Violences à Kamsar : Un collectif des ONG présente son rapport

Après les violences survenues dans la nuit de 08 au 09 juin 2017 dans la ville de Kamsar, le collectif des ONG pour des textes respectueux des droits humains a présenté son rapport préliminaire ce mardi 19 septembre 2017 aux journalistes. L’objectif de cette conférence était de faire la situation sur les nombreux cas de « violations des droits humains » qui ont enregistrés un cas de mort et une trentaine de blessés. 

Collectif ONG sur Kamsar
Collectif ONG sur Kamsar

C’est le siège de l’Institution Nationale Indépendante des Droits Humains (INIDH) qui a abrité la conférence de presse animée par le collectif des ONG composé de CAFIDHE-CODDG-CPDH-LIGUIDHO-PDH et WAFRICA Guinée.

Le responsable de l’ONG Protégeons les Droits Humains (PDH), Ibrahima Diallo a mis l’accent sur les droits de la première génération qui sont les droits civils et politiques. « Pendant ces manifestations, y’a eu des cas de violations des droits de l’Homme dans la ville de Kamsar. Parmi ces cas, nous pouvons citer le droit à la vie. Selon les différents témoignages recueillis sur le terrain, on fait mention d’un mort et de nombreux blessés. Nous avons rencontré un responsable du commissariat spécial qui nous déclare que le jeune Mohamed Conté est décédé des suites d’une mauvaise manipulation des armes dérobées par les manifestants. Un témoignage démenti par le point focal du comité de suivi et de réflexion en ces termes « c’est lorsque le commissariat de police a été envahi qu’un policier a tiré » », a-t-il indiqué.

Rappelant la nature d’autres cas de violations enregistrés dans la même nuit du 08 au 09 juin à Kamsar, le président du Centre Africain de Formation et d’Information sur les Droits Humains et Environnement (CAFIDHE) précise que : « la violation d’un droit entraîne la violation d’un autre droit connexe. Au-delà du droit à la vie et à l’intégrité physique, il y’a d’autres droits connexes qui ont été violés notamment le droit à la propriété, à la liberté et à la sécurité ainsi que la responsabilité sociale des entreprises et le droit au respect de la légalité et de la procédure », souligne-t-il.

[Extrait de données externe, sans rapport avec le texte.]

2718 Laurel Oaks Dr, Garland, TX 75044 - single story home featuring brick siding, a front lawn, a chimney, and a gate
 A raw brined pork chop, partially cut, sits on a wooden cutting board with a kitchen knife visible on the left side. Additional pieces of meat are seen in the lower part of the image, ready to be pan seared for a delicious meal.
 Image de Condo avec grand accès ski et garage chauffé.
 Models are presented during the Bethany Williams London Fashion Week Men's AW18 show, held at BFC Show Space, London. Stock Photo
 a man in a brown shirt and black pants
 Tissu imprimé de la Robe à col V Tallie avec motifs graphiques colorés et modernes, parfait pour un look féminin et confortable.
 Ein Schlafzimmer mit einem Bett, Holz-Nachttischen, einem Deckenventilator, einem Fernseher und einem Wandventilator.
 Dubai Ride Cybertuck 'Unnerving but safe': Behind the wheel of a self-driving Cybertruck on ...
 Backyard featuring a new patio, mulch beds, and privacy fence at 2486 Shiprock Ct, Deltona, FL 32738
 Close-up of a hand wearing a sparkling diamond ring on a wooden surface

A l’issue de cette mission, le collectif des ONG a formulé des recommandations tant à l’endroit de l’Etat, des communautés, des responsables politiques et administratifs qu’aux organisations de la société civile guinéenne.

Au gouvernement, le collectif demande l’ouverture  d’une enquête judiciaire pour arrêter les auteurs de la mort de Mohamed Conté, de veiller au respect strict des normes dans le cadre de maintien de l’ordre, de rehausser l’effectif des forces de sécurité au prorata du nombre d’habitants de la localité et de mettre en place des programmes de lutte contre la pauvreté et d’insertion professionnelle pour améliorer l’employabilité des jeunes.

Aux organisations de la société civile, le collectif recommande d’assurer quotidiennement leur rôle de veille, de prévention et de gestion de conflits ; de promouvoir le civisme à travers des séances de causeries éducatives, de sensibilisation et d’information et également de continuer à documenter les cas de violations des droits de l’Homme constatés.

Aux sociétés minières

De publier ce qu’elles payent à l’Etat et à la collectivité en guise des obligations de transparence qui leurs incombent et conformément aux principes de l’ITIE auquel la Guinée fait partie. De participer au développement intégré de Kamsar à travers l’investissement dans les secteurs hydroélectrique, environnemental, des travaux publics et de l’éducation pour l’amélioration des conditions de vie de la population local ; de respecter le code minier en matière d’employabilité des autochtones sans oublier de faciliter et favoriser la mise en place des espèces d’échanges avec les jeunes.